Affiliations: [a] Department of Biological Sciences, University of Denver, Denver, CO, USA
| [b] Department of Neurology, University of Kansas Alzheimer’s Disease Center, University of Kansas Medical Center, Kansas City, KS, USA
| [c] Knoebel Institute for Healthy Aging and Eleanor Roosevelt Institute, University of Denver, Denver, CO, USA
Correspondence:
[*]
Correspondence to: Daniel A. Linseman, Department of Biological Sciences, University of Denver, 2199 S. University Blvd., Denver, CO, USA. Tel.: +1 303 871 4663; E-mail: daniel.linseman@du.edu.

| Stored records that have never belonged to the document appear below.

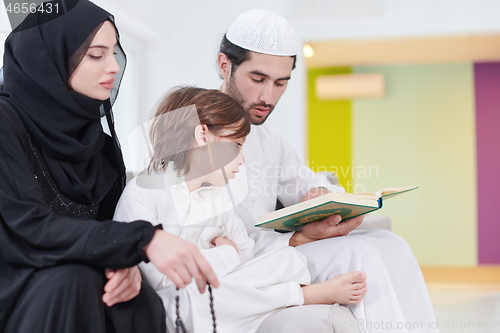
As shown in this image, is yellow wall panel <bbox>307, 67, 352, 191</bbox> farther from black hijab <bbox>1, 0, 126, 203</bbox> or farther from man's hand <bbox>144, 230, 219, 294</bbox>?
man's hand <bbox>144, 230, 219, 294</bbox>

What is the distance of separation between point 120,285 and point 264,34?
1.17m

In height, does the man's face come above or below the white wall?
below

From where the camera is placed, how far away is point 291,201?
171 cm

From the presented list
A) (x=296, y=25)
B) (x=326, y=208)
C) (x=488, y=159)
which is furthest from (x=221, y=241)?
(x=488, y=159)

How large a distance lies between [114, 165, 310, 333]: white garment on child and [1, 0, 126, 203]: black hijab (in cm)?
15

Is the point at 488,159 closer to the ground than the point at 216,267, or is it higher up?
higher up

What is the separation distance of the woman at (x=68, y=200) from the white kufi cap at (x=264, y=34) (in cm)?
71

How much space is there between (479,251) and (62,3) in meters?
3.95

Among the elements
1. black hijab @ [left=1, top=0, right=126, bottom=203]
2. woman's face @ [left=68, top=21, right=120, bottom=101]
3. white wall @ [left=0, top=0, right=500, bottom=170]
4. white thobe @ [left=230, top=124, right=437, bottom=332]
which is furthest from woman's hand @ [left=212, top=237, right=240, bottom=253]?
white wall @ [left=0, top=0, right=500, bottom=170]

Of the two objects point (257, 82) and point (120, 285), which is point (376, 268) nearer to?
point (120, 285)

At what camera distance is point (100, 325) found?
2.54 ft

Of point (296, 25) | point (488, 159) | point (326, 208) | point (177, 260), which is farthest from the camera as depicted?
point (488, 159)

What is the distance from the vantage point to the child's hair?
122 cm

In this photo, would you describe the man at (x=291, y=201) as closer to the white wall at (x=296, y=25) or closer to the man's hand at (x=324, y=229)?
the man's hand at (x=324, y=229)
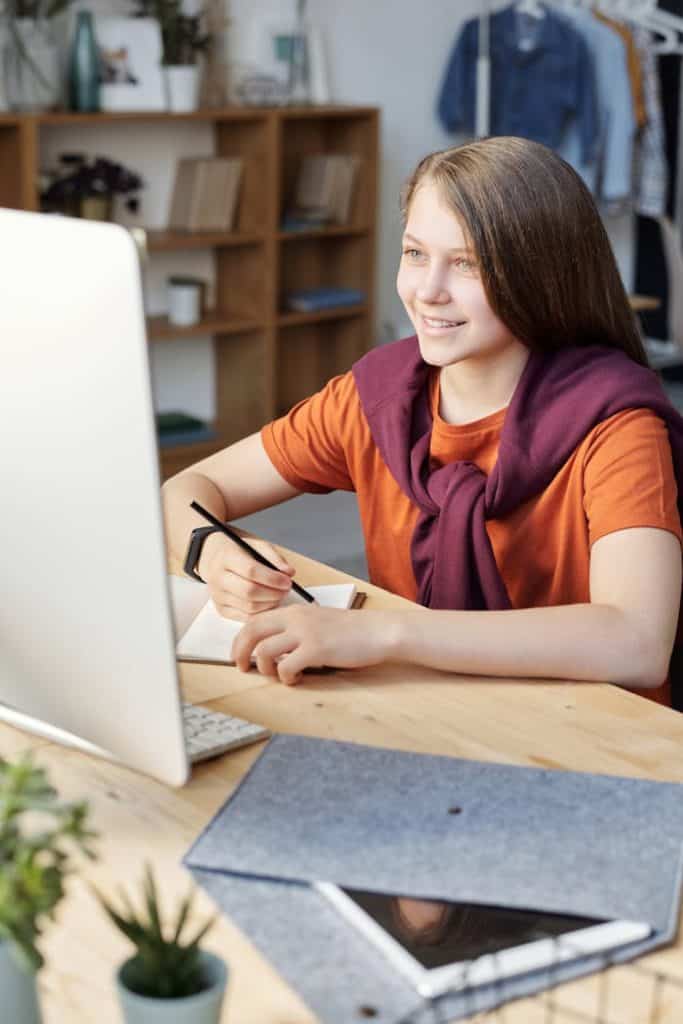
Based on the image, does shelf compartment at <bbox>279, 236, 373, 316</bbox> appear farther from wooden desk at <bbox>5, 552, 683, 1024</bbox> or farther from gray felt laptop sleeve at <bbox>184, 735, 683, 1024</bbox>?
gray felt laptop sleeve at <bbox>184, 735, 683, 1024</bbox>

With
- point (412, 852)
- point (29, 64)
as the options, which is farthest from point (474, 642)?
point (29, 64)

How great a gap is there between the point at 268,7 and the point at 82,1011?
15.2ft

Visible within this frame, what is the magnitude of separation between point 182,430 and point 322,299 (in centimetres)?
74

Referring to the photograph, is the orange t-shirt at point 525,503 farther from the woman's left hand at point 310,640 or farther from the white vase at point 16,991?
the white vase at point 16,991

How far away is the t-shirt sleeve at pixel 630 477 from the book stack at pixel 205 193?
3477 mm

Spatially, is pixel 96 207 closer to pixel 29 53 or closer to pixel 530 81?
pixel 29 53

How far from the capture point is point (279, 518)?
435cm

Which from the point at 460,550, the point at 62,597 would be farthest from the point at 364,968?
the point at 460,550

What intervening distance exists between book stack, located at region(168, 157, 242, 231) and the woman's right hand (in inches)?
138

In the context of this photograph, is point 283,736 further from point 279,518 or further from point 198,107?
point 198,107

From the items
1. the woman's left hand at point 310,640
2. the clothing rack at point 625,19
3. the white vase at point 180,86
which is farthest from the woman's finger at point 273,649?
the clothing rack at point 625,19

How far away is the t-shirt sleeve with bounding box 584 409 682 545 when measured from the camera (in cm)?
141

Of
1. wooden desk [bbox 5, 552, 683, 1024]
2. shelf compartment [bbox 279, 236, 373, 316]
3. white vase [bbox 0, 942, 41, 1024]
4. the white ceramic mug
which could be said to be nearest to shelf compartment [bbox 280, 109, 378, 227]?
shelf compartment [bbox 279, 236, 373, 316]

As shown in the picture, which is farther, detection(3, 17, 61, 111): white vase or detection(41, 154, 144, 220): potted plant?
detection(41, 154, 144, 220): potted plant
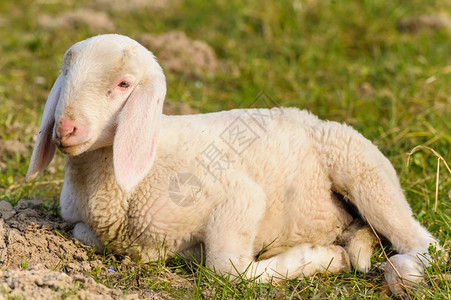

Abstract: Background:Amyloid-β (Aβ) is a principal cleavage product of amyloid-β protein precursor (AβPP) and is widely recognized as a key pathogenic player in Alzheimer’s disease (AD). Yet, there is increasing evidence of a neurotoxic role for the AβPP intracellular domain (AICD) which has been proposed to occur through its nuclear function. Intriguingly, there is a γ-secretase resident at the mitochondria which could produce AICD locally. Objective:We examined the potential of AICD to induce neuronal apoptosis when targeted specifically to the mitochondria and compared its mechanism of neurotoxicity to that of Aβ. Methods:We utilized transient transfection of HT22 neuronal cells with bicistronic plasmids coding for DsRed and either empty vector (Ires), Aβ, AICD59, or mitochondrial-targeted AICD (mitoAICD) in combination with various inhibitors of pathways involved in apoptosis. Results:AICD induced significant neuronal apoptosis only when targeted to the mitochondria. Apoptosis required functional mitochondria as neither Aβ nor mitoAICD induced significant toxicity in cells devoid of mitochondrial DNA. Both glutathione and a Bax inhibitor protected HT22 cells from either peptide. However, inhibition of the mitochondrial permeability transition pore only protected from Aβ, while pan-caspase inhibitors uniquely rescued cells from mitoAICD. Conclusion:Our results show that AICD displays a novel neurotoxic function when targeted to mitochondria. Moreover, mitoAICD induces apoptosis via a mechanism that is distinct from that of Aβ. These findings suggest that AICD produced locally at mitochondria via organelle-specific γ-secretase could act in a synergistic manner with Aβ to cause mitochondrial dysfunction and neuronal death in AD.